**Given exercise**
Count how many lines in the records below contain the string "stone", with case counting, and reply with only that number.

**Data for this task**
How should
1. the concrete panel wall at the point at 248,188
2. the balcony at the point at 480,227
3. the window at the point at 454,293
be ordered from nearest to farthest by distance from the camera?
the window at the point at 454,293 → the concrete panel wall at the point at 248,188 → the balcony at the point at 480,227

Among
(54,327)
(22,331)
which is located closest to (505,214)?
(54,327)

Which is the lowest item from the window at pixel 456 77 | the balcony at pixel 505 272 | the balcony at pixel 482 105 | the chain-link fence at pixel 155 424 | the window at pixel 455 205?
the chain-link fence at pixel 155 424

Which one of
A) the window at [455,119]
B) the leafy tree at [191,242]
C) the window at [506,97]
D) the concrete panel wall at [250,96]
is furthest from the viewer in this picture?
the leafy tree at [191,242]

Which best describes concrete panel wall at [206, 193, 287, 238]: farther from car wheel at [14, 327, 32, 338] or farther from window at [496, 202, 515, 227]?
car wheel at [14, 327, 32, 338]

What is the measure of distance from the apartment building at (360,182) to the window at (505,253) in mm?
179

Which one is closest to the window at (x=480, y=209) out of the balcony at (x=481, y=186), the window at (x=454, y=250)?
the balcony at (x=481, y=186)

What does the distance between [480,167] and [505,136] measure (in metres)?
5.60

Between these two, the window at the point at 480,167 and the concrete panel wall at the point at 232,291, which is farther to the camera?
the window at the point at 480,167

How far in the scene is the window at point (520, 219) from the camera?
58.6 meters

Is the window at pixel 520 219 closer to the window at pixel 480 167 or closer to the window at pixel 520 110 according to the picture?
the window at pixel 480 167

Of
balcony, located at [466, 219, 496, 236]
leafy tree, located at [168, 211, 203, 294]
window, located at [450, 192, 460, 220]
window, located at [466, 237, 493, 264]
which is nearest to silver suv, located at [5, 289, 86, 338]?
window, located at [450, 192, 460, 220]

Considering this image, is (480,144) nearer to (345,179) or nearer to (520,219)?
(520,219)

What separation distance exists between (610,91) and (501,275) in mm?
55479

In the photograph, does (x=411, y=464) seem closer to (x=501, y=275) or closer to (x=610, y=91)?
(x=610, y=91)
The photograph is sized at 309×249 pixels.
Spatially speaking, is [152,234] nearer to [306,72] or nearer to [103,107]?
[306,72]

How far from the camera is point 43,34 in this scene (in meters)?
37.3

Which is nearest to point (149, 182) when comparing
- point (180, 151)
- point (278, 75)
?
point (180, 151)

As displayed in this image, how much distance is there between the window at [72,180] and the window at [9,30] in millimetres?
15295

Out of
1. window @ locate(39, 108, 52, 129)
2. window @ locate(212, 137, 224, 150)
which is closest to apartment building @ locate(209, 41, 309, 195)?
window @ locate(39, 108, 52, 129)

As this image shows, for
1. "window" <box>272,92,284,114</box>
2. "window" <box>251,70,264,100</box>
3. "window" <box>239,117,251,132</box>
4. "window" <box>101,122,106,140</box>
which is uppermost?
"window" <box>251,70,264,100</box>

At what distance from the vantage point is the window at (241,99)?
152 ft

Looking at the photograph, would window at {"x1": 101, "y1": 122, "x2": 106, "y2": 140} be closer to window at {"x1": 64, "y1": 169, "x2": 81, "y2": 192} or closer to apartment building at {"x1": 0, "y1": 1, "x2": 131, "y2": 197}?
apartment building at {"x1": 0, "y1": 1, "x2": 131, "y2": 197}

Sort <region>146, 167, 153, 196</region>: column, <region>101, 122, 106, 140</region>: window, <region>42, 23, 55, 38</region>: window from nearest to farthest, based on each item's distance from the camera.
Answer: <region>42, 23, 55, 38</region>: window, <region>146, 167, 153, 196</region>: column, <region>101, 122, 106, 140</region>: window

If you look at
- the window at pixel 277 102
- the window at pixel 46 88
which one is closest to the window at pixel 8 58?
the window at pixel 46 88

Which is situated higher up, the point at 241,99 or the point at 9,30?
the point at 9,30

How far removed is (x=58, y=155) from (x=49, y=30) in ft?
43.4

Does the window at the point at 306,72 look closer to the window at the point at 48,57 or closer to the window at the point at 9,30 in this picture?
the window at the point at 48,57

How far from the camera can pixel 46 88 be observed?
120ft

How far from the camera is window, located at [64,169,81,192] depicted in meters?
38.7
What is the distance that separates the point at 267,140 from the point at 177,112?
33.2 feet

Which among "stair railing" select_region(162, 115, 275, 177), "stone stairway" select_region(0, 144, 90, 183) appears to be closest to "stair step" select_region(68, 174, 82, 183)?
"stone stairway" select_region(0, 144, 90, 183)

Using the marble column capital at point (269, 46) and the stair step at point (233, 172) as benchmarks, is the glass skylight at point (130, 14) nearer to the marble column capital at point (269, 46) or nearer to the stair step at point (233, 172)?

**Task result**
2